Founded in 1730 by Francois (Francis) Fleuriau, a "jouaillier & orfeure", (high jeweler and goldsmith), the first Eagle and Pearl store was located on Duke Street, London, United Kingdom and later joined in 1744 by Peter Parquot, who with the sum of 800 British pounds bequeathed to him on 9 June 1743 by Jean Maillefaud, the brother of his wife Susanna Patras Maillefaud, who was a granddaughter of Jean Jacques Maillefaud, a Counselor to King Louis XIV. The money left to Peter by Jean financed his first store on Kings Road, facing Nassau Street, in St. Ann's, London. Peter began his apprenticeship as a jeweler with Andrew Mayaffre, a French jouaillier, in Convent Garden, London, on 28 November 1730. Until 1750, Eagle and Pearl produced jewelry in house mainly for noble exiles from France and accepted purchases on credit, but Francois and Peter later moved to accept both credit and cash. Shortly after 1750, jewelry was priced at fixed prices, a practice first introduced in 1750 by Palmer's of London Bridge.

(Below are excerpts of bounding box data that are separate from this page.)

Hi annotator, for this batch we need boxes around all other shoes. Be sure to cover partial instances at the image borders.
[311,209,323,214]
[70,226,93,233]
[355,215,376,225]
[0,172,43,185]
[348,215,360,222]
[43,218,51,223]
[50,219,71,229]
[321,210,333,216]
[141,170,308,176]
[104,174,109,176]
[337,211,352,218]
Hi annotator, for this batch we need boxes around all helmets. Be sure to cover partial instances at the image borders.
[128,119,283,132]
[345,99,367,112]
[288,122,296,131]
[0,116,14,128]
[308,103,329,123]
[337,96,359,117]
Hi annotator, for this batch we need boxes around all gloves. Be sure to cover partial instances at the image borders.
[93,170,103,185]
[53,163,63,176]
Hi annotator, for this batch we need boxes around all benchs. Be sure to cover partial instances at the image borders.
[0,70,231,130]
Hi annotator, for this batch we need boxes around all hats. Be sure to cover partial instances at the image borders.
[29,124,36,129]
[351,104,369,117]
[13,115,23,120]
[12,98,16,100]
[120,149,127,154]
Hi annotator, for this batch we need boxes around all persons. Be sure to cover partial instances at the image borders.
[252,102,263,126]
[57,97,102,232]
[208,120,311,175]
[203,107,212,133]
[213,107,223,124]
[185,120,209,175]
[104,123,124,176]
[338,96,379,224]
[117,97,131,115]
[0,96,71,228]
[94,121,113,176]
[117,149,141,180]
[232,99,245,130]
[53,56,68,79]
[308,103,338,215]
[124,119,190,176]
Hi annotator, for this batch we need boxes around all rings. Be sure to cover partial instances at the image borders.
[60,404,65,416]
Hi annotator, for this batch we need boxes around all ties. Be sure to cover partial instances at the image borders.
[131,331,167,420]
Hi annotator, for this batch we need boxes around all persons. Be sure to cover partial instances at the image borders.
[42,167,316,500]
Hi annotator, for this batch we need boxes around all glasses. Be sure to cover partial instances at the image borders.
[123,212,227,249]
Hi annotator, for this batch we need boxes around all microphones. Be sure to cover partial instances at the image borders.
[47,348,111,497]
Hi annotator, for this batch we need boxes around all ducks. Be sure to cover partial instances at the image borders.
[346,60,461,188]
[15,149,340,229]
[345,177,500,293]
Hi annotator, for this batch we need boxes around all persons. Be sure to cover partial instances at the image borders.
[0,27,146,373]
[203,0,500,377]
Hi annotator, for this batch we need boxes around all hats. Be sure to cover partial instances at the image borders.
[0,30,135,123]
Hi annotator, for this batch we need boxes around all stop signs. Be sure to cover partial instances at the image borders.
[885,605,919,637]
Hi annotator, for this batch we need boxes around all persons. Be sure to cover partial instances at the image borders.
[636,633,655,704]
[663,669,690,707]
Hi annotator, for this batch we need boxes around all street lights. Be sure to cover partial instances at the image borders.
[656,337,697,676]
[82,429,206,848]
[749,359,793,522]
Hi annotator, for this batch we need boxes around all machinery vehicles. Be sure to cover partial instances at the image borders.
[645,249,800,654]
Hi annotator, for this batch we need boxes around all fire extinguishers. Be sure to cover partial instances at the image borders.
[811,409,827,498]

Parquot was known to have created a ring with a large brilliant diamond named the Maillefaud ring, and in the 1761 will of his wife Susanna, she bequeathed a ring as described, along with several others, to her daughter Susanna, and to another a collection of rings, one described as emerald with four brilliant diamonds. All of significant historical value to the company.

During the 18th Century, Eagle & Pearl expanded rapidly as a consortium of owner operators with locations throughout London. The group pooled resources to obtain preferred prices of materials and assisted each other with advancing jewelry design and manufacture.

=== 1751===

In 1751, Paul Bouillard joined Eagle and Pearl and a store was opened on Great Suffolk Street, Haymarket, London.

=== 1752===

In 1752, James Brown joined Eagle and Pearl and a store was opened on Church Street, Soho, London.

=== 1755===

In 1755, Charles Fleuriau joined Eagle and Pearl and a store was opened on Craven Street, London.

=== 1760===

In 1760, an Eagle & Pearl store was opened in Tavistock Street, Convent Garden, London, which was operated by jeweler William Park Fisher.

=== 1772 ===

In 1772, an Eagle & Pearl store was opened at No. 9, Eagle and Pearl, opposite Brook Street in Holborn, London, which was operated until 1802 by jewelers, Richard and Letitia Clarke, and between 1790 and 1793, a relative of Richard, M. Clarke, was a jeweler at the same address.

=== 1780 ===

In 1780, Joseph Silver joined Eagle and Pearl and a store is opened at No. 113 Fetter Lane, London. In 1790, Joseph moved to No. 28, Hatton Garden, London (1790-1832) and then to No. 51, Hatton Garden, London (1838 and 1839).

=== 1802 - 2002 ===

Eagle & Pearl operated locally in London, U.K. During the early to mid 1800s, John Treweek operated what became the main store located on Princes Court, St. Lukes, and was continued there for some time by his descendants.

After the expansion of the 18th century, Eagle & Pearl suffered from the effects of continuous wars during the 19th and 20th centuries and many of the owner operators either accepted voluntary insolvency due to a lack of heirs and adequately trained employees or separated their stores from the consortium.

In 1849, the Eagle and Pearl store on Great Suffolk Street was mentioned in the novel titled "The King and the Countess" where a maid was sent by Gardelle, the master of the house, to the store with a letter to request a receipt be written by Mr. Broshet, the owner of the store, and was signed for by the maid and returned to Gardelle.

In Russia watches set with gems were fashionable among the royalty and the wealthy. The Kremlin Museum has a number of them, including a gem-set watch by Peter Parquot Sr, made probably in a Dresden workshop, with a rock crystal and enamel case from the Cabinet of Tsar Nicolas II of Russia (Inv. M3-4143).

=== 2002 - 2005 ===

The current owners have continued Eagle & Pearl and in 2002 purchased a 10-year lease on a retail space in Lincoln, U.K. After extensive renovations to the Lincoln property, the lease for the property was sold and the company became an online retailer.

=== 2005 to Present ===

In 2005, The current owners relocated from England to the United States, moving the Eagle & Pearl operation to the U.S., which currently imports and sells jewelry made by Fei Liu, Kit Heath and Clogau.